# Weather



## HowlinRed (Feb 3, 2011)

Well, was gonna do a little mowing today after work but woke up to the tune of about 3 1/2 to 4 inches of snow!. This weather here is crazy. It will be 68 by Wednesday. Guess I'll mow then!


----------



## youngdon (Mar 10, 2010)

I would assume that you were sent a message to go hunting !!


----------



## bar-d (Feb 3, 2010)

When life gives you snow, make a few sets.


----------



## 220swift (Mar 2, 2011)

Thought that was a standard feature of predator hunting, my wife thinks it should be an option ..............


----------



## oneshotcowboy (Mar 4, 2010)

an option??? oh heck no... you have to!!!!!


----------



## 220swift (Mar 2, 2011)

oneshotcowboy said:


> an option??? oh heck no... you have to!!!!!










I try not to ruffle her feathers too much though. She's a pretty understanding lady.

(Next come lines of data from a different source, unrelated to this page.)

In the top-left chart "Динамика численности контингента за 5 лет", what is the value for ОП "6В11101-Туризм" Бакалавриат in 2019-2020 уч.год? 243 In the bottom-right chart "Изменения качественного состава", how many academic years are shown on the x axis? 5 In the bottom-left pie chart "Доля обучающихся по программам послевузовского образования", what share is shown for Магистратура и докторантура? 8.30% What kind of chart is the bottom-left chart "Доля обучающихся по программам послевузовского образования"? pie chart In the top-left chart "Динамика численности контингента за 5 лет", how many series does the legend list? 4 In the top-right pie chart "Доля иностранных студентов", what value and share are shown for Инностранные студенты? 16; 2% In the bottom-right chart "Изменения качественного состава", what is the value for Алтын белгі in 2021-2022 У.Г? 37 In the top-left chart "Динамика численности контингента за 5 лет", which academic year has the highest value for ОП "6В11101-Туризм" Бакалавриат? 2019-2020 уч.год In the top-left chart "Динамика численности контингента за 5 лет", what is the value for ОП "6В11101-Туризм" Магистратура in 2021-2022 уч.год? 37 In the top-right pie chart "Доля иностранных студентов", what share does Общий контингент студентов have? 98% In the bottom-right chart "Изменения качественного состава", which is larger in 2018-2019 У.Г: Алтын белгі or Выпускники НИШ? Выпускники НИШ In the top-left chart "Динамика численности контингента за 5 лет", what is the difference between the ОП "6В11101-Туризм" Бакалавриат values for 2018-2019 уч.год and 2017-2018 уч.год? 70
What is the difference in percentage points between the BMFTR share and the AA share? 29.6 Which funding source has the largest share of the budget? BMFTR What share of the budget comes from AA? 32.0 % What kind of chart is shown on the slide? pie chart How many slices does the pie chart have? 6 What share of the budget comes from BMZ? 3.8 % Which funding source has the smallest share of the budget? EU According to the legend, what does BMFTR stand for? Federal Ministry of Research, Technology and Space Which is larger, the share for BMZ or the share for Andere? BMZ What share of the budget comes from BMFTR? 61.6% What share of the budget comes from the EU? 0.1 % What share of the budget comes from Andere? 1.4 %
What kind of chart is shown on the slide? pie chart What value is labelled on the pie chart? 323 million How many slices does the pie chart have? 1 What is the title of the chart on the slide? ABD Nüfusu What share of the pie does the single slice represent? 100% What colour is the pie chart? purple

65 here tomorrow(3/6), then 32 and snow for the next two days. ah, Colorado weather, give it a minute and it will change. for all you central, southern and east coast folks, it was 68 degrees with 12% humidity today, just awful...lol

I do hope everyone that had the severe weather is getting along alright.


----------



## knapper (Feb 5, 2010)

We are less than 9" from an all time record in snow fall and running out of room to put it.


----------



## hassell (Feb 9, 2010)

knapper said:


> We are less than 9" from an all time record in snow fall and running out of room to put it.


 And whats the record?


----------